Yaşıyorsun Bağdat, ama kalbin atmıyor
Nefes alıyorsun Bağdat ama ciğerlerin paramparça
Sevdasın Bağdat! Yeniden atması gereken bir kalbin kan pompalaması gibi bir sevdasın...
Ey Çeçenistan!
Ölüm sana hakmış...
Yaşarmış sonsuza kadar Sovyetler!
Sorsana o barbar sarılara
Var mı dillerinde kelime-i tevhid
Var mı yüreklerinde iman
O vakit zaferde senin, Yolda senin
Ölümlerin ve dirilişlerin şereflisi de senin
Bekle hürlüğünü Hak olan davanın süt beyazı gibi...
EY MISIR
Ey Mursi'nin selamet yurdu, Hasan El Bena’nın yükseliş yeri, Selahattin Eyyubi'nin Sultan ülkesi, Yusuf peygamberin kokusunu taşıyan mısır!

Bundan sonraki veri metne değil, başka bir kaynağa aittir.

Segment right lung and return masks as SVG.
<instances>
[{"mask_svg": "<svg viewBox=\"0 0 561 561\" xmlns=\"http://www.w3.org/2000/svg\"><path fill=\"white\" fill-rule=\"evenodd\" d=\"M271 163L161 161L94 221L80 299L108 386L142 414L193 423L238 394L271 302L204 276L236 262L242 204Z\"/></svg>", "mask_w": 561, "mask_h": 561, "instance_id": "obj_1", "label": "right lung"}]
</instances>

Firavunlar yeniden canlanmış sanki topraklarında
Bir takım sahte tanrılar türemiş Denizi yaracak Musa'ları bekler gibi...
Züleyhaların türediği yerde Yusuflar belirmez olmuş
Putların selam durduğu yerde müminler çıkmaz olmuş
Çaresin Mısır beklersin, kanlı gözlerini Kızıldeniz'e akıtırcasına beklersin..
Ey Arakan!
Müslüman kanına bulanmış, gözü dönmüş köpeklerin üniforması.
Şehadet şerbetini içenlerin kemiklerinden dağlar taht olmuş medenilere (!)
Ey Arakan! Feleğin kurşununu kaç kez yedin?
Kaç kez çatırdadı şehadet için kemiklerin?
Kaç beden çürüdü iffetli mezarlarında Ey Arakan?
Anlat, anlat!
Belki secdelerinin altına kadın siluetleri bürünmüş
Adamlar,
Utanır, imanından....
Ey Türkistan
Ayda dağlarının eteklerindeki kanlı minare
Göz bebeklerinin çukurlarına taşmış zalim,
Ruhların kıyama durduğu belde
Selam olsun sana Mekke'den ve Medine'den
Selam olsun sana Hayber Gazvesinden
Selam olsun sana Ey Orta Asya'nın Kudüs’ü
Mahşerin rüzgarında serinleyen,
Çekik gözlü mücahitlerin
Kevser’in yanı başında nimetlenen
Yiğit annelerin!
Duruşun, ümmetin namusuna kefaret!
Kefaretinin bedeli, soykırım mıdır Türkistan?
Ey Aziz İstanbul
resulün müjdeler verdiği İslam beldesi
Fatih'in emaneti, bedenine 30 kurşun yemiş şehitlerin şehri
Beykoz'da kanlar içerisinde yere serilmiş mübarek bedenlerin kefeni
Nedir bu halin? nedir bu cahiliye kokan sokakların? Nedir bu meydanlarına dikilmiş put heykelleri?
Sen bu musun azizim? bu mudur Ayasofya'nın sahibine yakışan...
Hani peygamberin müjdelediği insanlar
Özlem duyar gibisin Fatihlere...
Sanki yeni fethedilmeye ihtiyaç duyarsın
Yazıklar olsun peygamberin müjdeli şehri azize sahip çıkmayan ümmete
Yazıklar olsun ceddinin adımlarını unutmuş İstanbul Ehline ..
Ey Kudüs
Ey ümmetin sevgilisi,
Ey ümmetin kanayan yarası
Ey ümmetin hayallerini süsleyen nazlı Kudüs...
Yetimsin biliriz, boynun bükük biliriz
Mübarek kubbenin üzerinde üzeri lanetli bir kavmin sancağı dalgalanir biliriz...
Ama sadece biliriz.... sadece bilir ve izleriz Ey Kudüs!
Senin davan uğrunda ölen insanlarda biliriz onlarda sadece izleriz...
Çünkü bizim anelelerimiz
Ne Selahattin, Ne Ebu Ubeyde, ne şeyh Ahmet Yasin doğurmaz oldular
Çünkü bizim babalarimiz ne Halid, Ne Abdülhamid, ne izettin el kassam olmaz oldular
Çünkü bizim gençlerimiz Ne Musab Bin Umeyr, Hz.Ali nede Yasin Börü oldular..
Affet bizleri Ey Kudüs Bizler ne sana layık bir ümmet olduk nede senin yolunda bir adım attık!
Uyandığımız günü bekle Kudüs özgürlüğün ve hürlüğün geleceği aydınlık günleri bekle....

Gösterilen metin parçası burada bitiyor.